Trotz aller Fortschritte der wissenschaftlichen Erforschung pflanzlicher Arzneimittel sei es jedoch vermutlich kaum möglich, jemals das wirksame Zusammenspiel all ihrer unzähligen Inhaltsstoffe zu erklären. „Ich werde Sinupret mein Leben lang nicht vollständig verstehen.“ Klar aber sei, dass der Multi-Target-Ansatz von Phytotherapeutika generell sanfter sei und ein geringeres Risiko von Nebenwirkungen berge als der Single-Target-Ansatz pharmazeutisch genau definierter Arzneistoffe.
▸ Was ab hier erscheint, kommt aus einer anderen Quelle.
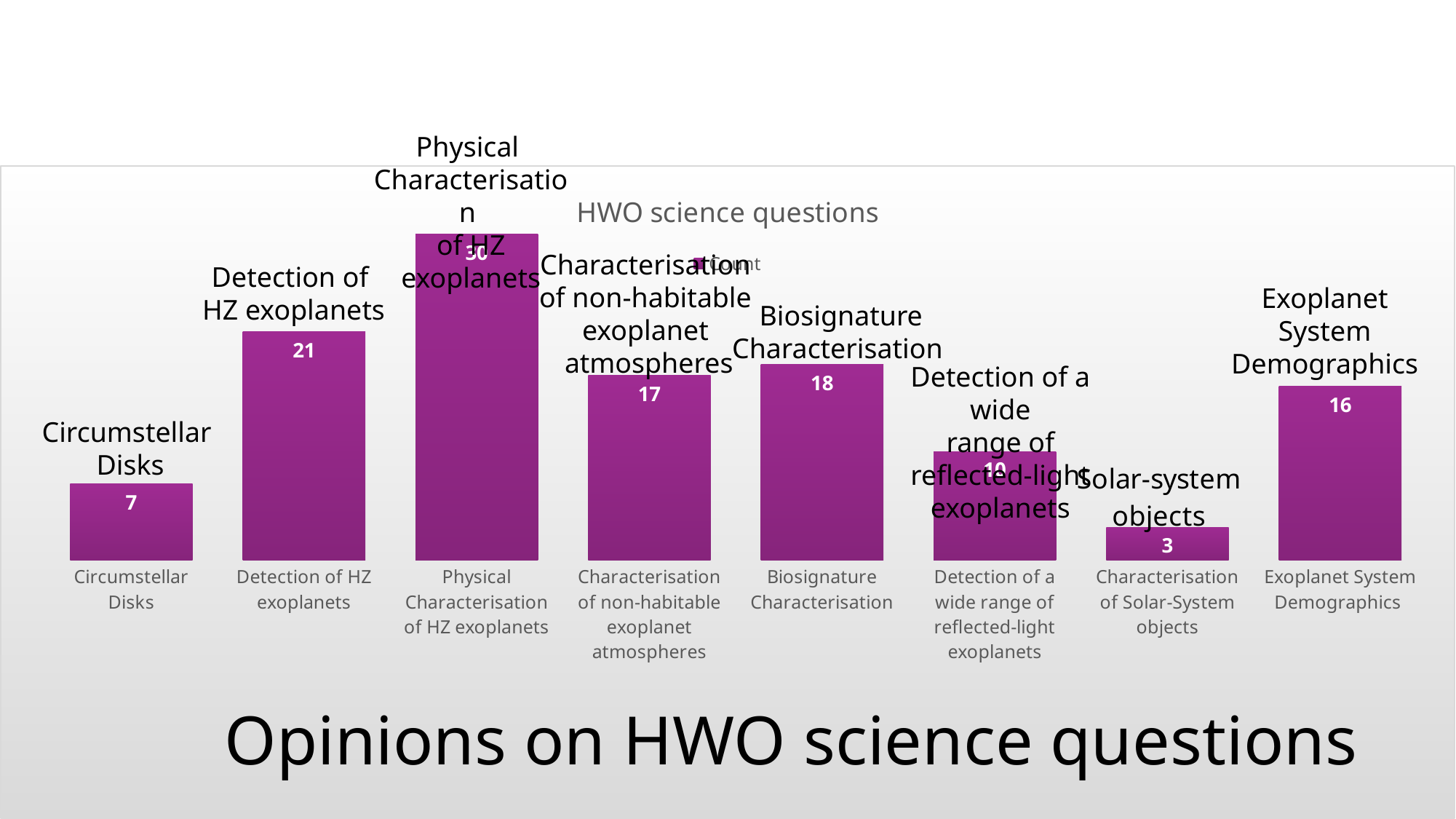
Which category has the highest value? Physical Characterisation of HZ exoplanets What is the value for Exoplanet System Demographics? 16 How many categories are shown in the chart? 8 What is the title of the chart? HWO science questions What is the difference between the values for Detection of HZ exoplanets and Circumstellar Disks? 14 What is the value for Biosignature Characterisation? 18 Which category has the lowest value? Characterisation of Solar-System objects What kind of chart is shown on the slide? Bar chart What is the value for Circumstellar Disks? 7 What is the value for Detection of HZ exoplanets? 21 What is the value for Characterisation of non-habitable exoplanet atmospheres? 17 Which is larger, the value for Biosignature Characterisation or the value for Characterisation of non-habitable exoplanet atmospheres? Biosignature Characterisation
Immer wieder betont werden müsse zudem, dass Phytotherapien keine Placebos seien und überhaupt nichts mit Homöopathie zu tun hätten. „Leider kennen viele Ärzte diesen Unterschied nicht.“

„Heimvorteil“ bei Pflanzenpräparaten?

Im Anschluss an Popps Vortrag entspann sich eine lebhafte Diskussion, in deren Verlauf eine Frage besonderes Interesse fand. Gibt es möglicherweise eine Ko-Evolution von Pflanze und Mensch, dergestalt dass etwa europäische Pflanzen besonders gut bei Europäern und asiatische besonders gut bei Asiaten wirken? Er denke nicht, sagte Popp, denn Bionorica beziehe seine Pflanzen aus vielen Teilen der Welt, ohne regionale Schwankungen in der Wirksamkeit seiner Präparate festzustellen. Um die Sinupret-Zulassung in China zu erhalten, habe man zum Beispiel dort klinische Studien an chinesischen Patienten vornehmen müssen. Dem stellte ein Experte folgende Überlegung entgegen: Wenn man einzelne Inhaltsstoffe aus wirksamem Pflanzenmaterial isoliere, wirkten sie oft weniger stark oder gar nicht mehr. Er vermute, dass liege daran, dass das Zusammenspiel aller Inhaltsstoffe notwendig sei, um Transportkanäle an- oder auszuschalten. Solche Transporter hätten sich in der Evolution aber doch höchstwahrscheinlich durch die Exposition gegenüber Pflanzen entwickelt. Aus einer unterschiedlichen Flora könnte also eine genetische Differenz entstanden sein, die unterschiedliche Ansprechstärken auf Phytotherapeutika begründe. Sollte eine solche Ko-Evolution stattgefunden haben, meinte ein anderer Diskussionsteilnehmer, müsse das sehr früh in der Geschichte gewesen und längst globalisiert eingeebnet sein. Denn unzweifelhaft wirkten auch solche Phytotherapeutika bei Europäern, die zu einem Drittel aus außereuropäischen Pflanzen stammen.